According to the news article below about Rosanna Boyce, since what date has she been sober?

**Source document**.
►

Maine Department of Corrections | BDN
Maine Department of Corrections | BDN
Maine Correctional Center at Windham

AUGUSTA, Maine — Gov. Paul LePage has invited a woman who is recovering from heroin addiction to Augusta to discuss how the state can address its drug addiction problem.

Rosanna Boyce of Lewiston, who reached out to LePage via email earlier this month, said Wednesday morning that she is eager to meet with LePage.

“I absolutely want to meet with him,” Boyce said. “He responded to my email and said he wanted to read my term paper that I have written. I asked for a date and time that he’d be willing to meet. I was surprised how quickly he responded.”

Boyce, 30, wrote in her letter to LePage that her addiction started with a prescription to OxyContin, an opioid painkiller, when she was a teenager.

“The doctors didn’t care that I had no idea that the medication designed to help me did more hurt than it ever did good,” Boyce said. “And no one in the aftermath cared that I felt like I was never given a choice. I’m not a victim. Once an adult I realized that I had a severe addiction issue and I made my choices.”

Those choices included turning to heroin, which she found stronger and cheaper than the prescription medication.

Boyce said her addiction led to a heroin trafficking conviction and losing custody of her two eldest children. She said treatment at Mercy Hospital saved her life and that she has been sober since Sept. 23, 2008.

◄

**Given information**.
►

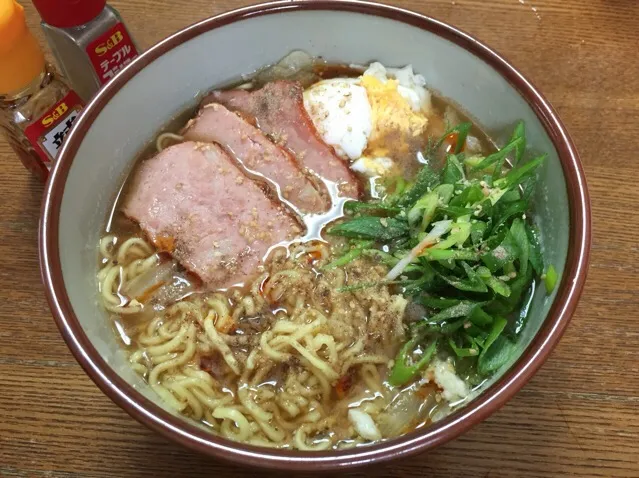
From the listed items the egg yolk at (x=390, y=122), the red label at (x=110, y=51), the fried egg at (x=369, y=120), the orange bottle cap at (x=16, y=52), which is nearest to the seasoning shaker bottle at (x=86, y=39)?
the red label at (x=110, y=51)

◄

**Exercise answer**.
Since Sept. 23, 2008.